BEGIN Source text
Baroque is a Playstation 2 / Wii remake of a Playstation remake of a game originally made for the Sega Saturn, and although I am happy, in a way, that it traversed this long chain of production I cannot quite figure out why it did so. Even loose Roguelikes are not usually a winning commercial proposition, the popularity of Persona 3 notwithstanding, and Baroque lacks the concessions that would allow it succeed more broadly. For all its faults, though, there are some interesting ideas in Baroque that deserve some thought.
Baroque takes place in a post-apocalyptic wasteland, and while the fact that it is a wasteland is apparent immediately, that it is post-apocalyptic is something that you must learn, because the main character begins without any memory. Now, Wlad and Michael Abbott and maybe a few others of you know that I usually loathe amnesia as a narrative mechanic, but I did not mind it here. Mostly this is because the majority of games use amnesia as an excuse for long explanatory monologues, while Baroque just tosses you into the story without explaining much of anything. As you stumble forward in the world you encounter an Archangel who gives you a special gun and urges you to make your way to the bottom of a place called the Neuro Tower and use the gun there. “Use it,” he urges, “There is meaning in you using it.”
The Tower is a dungeon filled with creatures that were once human, but who became twisted into something else by “baroques”, twisted ideas that come to dominate their minds. In the world that exists after the apocalypse, ideas that distort the mind can warp the body, and sometimes they remain in the form of a crystal after the body’s destruction. By gathering these crystals, and exploring the tower, the nameless main character learns more about the world and its past. The catch, however, is that the Neuro Tower allows travel only in one direction (downwards). To depart the tower and learn from the people in the outer world, the hero must die. He then reappears in the world, having lost all his items (though some can be transferred from the dungeon and found outside) and progress (he is reverted to level 1). To proceed in the story, he usually must enter the dungeon and make his way to the bottom once more.
The hero learns that he, the surviving one of conjoined twins, was fused with God, whom the Archangel had driven mad in part by removing her pain. The Archangel separated the hero from God, causing the apocalypse. The hero must return certain ideas and pain to the multiple personalities that split off from God, and then fuse with her to adapt some kind of livable world from the current existence.
This whole scheme, in my opinion, is practically bursting with potential. One ideal route would be to highlight that the repetitive mechanics make the traversal of the tower a baroque for the main character (or the player). The idea of pain as necessary for sanity, and the parallels between the hero’s and God’s feelings of incompleteness make for interesting thematic territory. If you wanted to turn the game into a commentary on games and gaming (despite my love of No More Heroes this is not something I generally advise), the subversion of traditional RPG goals would give you a lot to work with. Yet Baroque never really does any of these things; it is simply satisfied to present its minimal story and its Roguelike dungeon and to let you imagine the wonderful things that could have been done with this premise.
END Source text
BEGIN Material provided
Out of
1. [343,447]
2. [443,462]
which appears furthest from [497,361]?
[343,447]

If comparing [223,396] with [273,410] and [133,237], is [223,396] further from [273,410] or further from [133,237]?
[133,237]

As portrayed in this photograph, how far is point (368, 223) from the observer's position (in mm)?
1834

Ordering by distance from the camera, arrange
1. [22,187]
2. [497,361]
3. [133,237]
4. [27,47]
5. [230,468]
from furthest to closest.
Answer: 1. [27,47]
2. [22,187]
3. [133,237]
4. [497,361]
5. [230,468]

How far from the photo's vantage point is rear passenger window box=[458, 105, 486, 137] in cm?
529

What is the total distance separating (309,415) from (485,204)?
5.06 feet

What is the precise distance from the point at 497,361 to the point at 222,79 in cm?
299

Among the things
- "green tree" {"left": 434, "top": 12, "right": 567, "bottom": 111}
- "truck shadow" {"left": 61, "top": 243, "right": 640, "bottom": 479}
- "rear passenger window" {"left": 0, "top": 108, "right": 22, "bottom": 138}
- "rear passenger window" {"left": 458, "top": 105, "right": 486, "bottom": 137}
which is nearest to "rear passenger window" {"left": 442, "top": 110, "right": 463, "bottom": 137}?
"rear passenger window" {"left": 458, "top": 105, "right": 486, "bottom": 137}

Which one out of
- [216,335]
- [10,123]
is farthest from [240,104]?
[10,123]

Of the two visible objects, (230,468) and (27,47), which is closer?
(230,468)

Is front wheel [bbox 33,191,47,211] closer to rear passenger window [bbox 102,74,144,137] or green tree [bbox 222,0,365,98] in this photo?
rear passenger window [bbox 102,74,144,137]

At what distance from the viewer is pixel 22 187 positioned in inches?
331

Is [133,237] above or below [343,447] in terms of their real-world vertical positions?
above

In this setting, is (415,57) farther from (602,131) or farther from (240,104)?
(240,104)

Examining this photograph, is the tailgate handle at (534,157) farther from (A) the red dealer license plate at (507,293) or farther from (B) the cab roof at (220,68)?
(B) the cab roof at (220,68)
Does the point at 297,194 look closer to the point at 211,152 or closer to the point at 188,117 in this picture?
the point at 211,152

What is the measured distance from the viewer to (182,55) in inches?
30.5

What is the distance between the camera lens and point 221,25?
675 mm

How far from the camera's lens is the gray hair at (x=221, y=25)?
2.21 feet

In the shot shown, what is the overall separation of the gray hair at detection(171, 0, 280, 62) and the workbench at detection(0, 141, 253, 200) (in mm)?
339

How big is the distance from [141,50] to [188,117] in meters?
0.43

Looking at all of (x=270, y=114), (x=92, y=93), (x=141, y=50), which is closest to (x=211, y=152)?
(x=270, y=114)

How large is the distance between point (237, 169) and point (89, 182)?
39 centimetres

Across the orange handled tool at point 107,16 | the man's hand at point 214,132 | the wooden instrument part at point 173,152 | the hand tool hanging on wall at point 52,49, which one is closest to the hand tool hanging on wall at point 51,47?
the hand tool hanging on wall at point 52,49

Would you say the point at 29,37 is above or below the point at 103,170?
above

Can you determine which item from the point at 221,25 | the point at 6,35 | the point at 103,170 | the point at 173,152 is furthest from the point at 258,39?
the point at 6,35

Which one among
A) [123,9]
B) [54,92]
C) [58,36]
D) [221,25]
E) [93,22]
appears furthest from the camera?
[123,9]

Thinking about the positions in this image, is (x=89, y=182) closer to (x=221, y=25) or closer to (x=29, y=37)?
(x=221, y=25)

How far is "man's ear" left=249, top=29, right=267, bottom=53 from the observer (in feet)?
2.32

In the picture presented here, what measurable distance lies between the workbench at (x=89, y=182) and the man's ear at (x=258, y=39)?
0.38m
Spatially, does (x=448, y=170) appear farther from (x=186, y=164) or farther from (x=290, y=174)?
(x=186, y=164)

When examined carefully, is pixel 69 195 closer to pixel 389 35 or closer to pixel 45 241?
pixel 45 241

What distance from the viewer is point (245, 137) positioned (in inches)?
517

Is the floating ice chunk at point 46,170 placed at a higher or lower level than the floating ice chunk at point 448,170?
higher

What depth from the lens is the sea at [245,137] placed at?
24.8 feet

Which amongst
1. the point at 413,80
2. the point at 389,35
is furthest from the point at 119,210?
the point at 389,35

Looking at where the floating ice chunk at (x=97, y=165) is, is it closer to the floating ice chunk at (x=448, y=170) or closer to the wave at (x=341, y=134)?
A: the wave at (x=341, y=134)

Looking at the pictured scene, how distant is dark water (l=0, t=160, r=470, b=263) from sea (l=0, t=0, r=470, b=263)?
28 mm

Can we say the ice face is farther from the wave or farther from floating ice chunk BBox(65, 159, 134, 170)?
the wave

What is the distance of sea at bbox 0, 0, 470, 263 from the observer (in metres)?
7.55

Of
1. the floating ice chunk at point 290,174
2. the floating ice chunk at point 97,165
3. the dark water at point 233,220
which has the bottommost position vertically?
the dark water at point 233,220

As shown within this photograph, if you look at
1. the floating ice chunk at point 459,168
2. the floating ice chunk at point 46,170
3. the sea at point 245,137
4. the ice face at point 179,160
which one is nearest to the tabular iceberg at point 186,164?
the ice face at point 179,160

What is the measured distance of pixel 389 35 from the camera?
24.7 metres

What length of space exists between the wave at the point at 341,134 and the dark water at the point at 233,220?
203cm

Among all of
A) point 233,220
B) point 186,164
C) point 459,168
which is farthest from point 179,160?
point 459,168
END Material provided
BEGIN Material provided
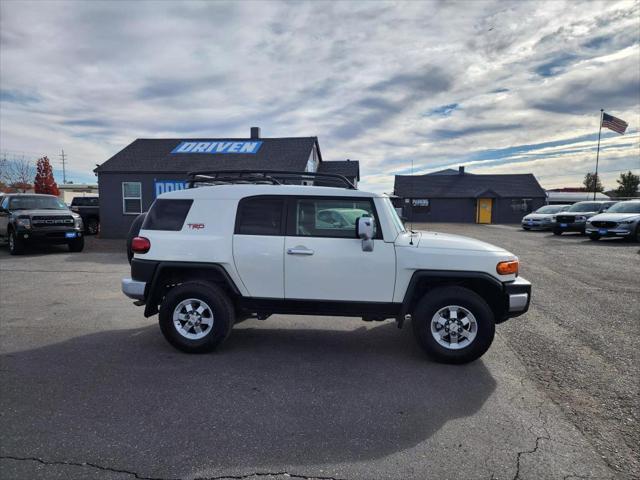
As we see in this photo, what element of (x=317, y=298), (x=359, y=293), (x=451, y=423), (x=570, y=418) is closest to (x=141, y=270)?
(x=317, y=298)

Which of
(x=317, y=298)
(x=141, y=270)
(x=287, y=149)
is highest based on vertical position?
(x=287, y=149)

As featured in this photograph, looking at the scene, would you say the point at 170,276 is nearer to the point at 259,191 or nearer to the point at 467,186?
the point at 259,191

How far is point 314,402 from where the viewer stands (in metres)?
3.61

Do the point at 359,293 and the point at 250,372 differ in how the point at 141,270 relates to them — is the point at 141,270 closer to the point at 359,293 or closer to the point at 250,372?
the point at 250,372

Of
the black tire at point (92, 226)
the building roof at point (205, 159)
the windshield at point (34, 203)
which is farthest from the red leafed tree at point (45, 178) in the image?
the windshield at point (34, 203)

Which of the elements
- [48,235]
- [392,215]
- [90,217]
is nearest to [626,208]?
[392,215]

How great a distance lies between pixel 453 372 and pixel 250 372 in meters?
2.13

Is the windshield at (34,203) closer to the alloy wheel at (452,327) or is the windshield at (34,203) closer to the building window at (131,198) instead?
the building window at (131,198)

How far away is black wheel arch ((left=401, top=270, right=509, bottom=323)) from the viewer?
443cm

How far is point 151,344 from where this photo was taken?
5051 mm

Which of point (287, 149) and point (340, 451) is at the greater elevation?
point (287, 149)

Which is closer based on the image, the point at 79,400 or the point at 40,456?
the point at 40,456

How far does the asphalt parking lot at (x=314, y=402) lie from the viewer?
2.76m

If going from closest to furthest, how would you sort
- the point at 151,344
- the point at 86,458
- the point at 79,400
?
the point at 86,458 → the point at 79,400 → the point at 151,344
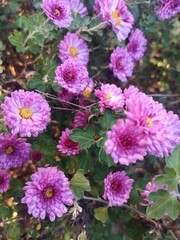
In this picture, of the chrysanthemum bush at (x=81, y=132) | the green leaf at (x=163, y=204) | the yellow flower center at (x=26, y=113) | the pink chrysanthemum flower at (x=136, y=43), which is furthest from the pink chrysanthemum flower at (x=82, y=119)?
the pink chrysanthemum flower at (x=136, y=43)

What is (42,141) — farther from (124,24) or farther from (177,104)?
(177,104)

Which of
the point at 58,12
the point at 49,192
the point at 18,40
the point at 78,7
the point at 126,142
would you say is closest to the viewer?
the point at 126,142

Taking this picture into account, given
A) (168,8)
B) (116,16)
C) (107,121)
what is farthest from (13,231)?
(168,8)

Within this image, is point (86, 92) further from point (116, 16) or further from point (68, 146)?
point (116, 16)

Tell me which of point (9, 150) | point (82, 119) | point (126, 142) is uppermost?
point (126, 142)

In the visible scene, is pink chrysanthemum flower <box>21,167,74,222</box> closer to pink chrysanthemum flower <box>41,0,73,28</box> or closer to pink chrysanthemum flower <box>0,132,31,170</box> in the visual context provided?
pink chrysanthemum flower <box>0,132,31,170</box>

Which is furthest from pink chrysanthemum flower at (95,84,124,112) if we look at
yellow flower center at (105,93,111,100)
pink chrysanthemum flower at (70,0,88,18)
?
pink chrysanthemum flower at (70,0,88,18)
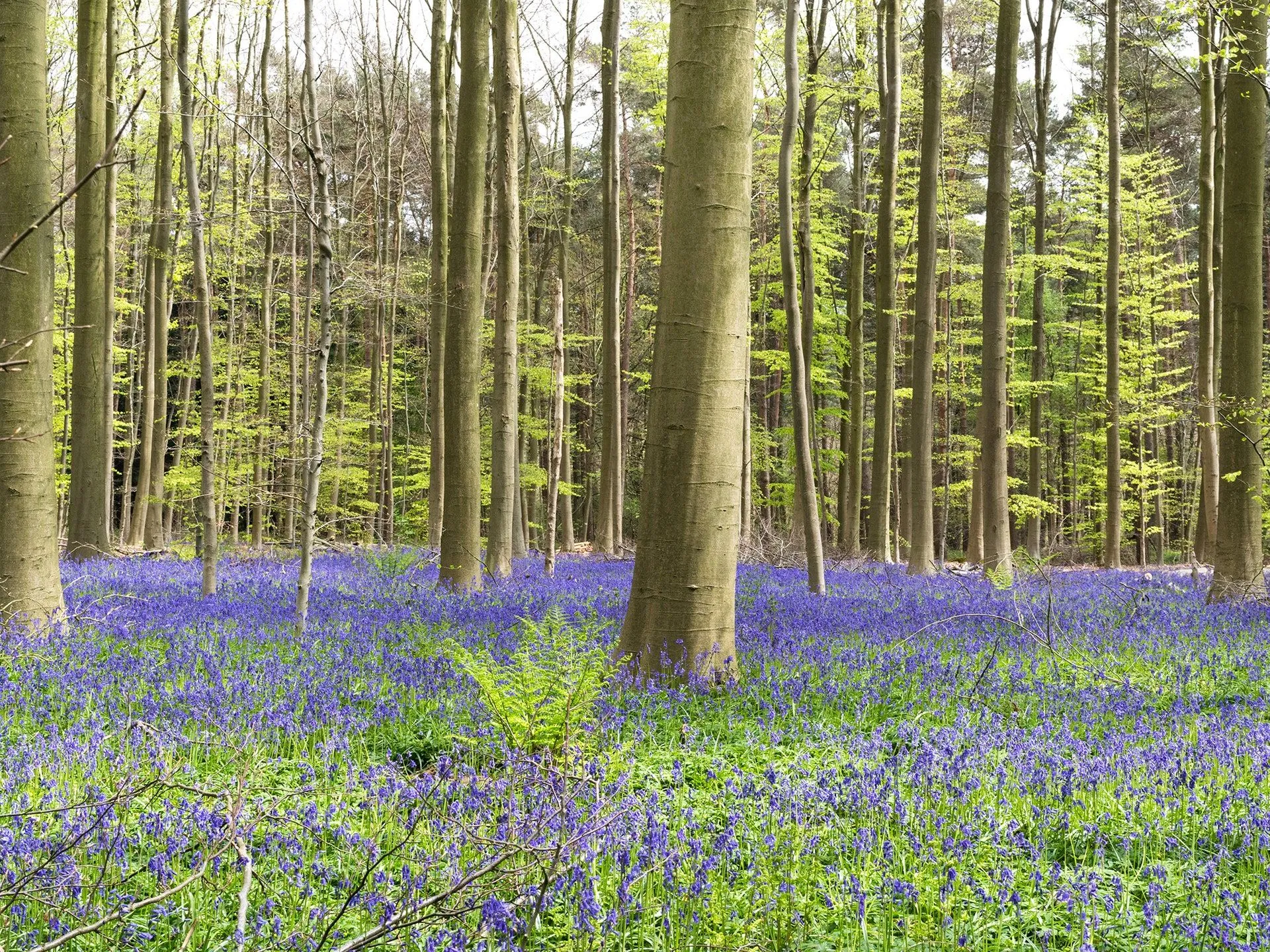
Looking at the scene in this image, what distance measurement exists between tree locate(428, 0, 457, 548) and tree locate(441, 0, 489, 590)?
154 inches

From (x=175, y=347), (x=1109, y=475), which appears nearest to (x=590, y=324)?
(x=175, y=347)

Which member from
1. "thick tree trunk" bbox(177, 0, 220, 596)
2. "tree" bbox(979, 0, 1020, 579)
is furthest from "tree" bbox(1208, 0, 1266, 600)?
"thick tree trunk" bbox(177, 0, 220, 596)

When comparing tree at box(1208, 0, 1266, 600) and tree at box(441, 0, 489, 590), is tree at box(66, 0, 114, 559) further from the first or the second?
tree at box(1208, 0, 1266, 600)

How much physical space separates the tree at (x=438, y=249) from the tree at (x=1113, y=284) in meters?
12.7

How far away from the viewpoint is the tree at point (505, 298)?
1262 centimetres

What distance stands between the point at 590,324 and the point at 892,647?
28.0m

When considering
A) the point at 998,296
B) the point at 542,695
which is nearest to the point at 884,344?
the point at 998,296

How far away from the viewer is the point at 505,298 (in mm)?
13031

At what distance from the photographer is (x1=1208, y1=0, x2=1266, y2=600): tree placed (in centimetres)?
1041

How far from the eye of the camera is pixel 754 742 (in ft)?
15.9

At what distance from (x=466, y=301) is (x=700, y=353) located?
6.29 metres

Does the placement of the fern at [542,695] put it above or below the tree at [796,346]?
END Material provided
■ Task requirements
1) In the review of Baroque, what must the hero do to leave the Neuro Tower?
2) State how many lines of the records contain the string "When". Case counts. Give only the number.

■ Solutions in order
1) He must die.

2) 3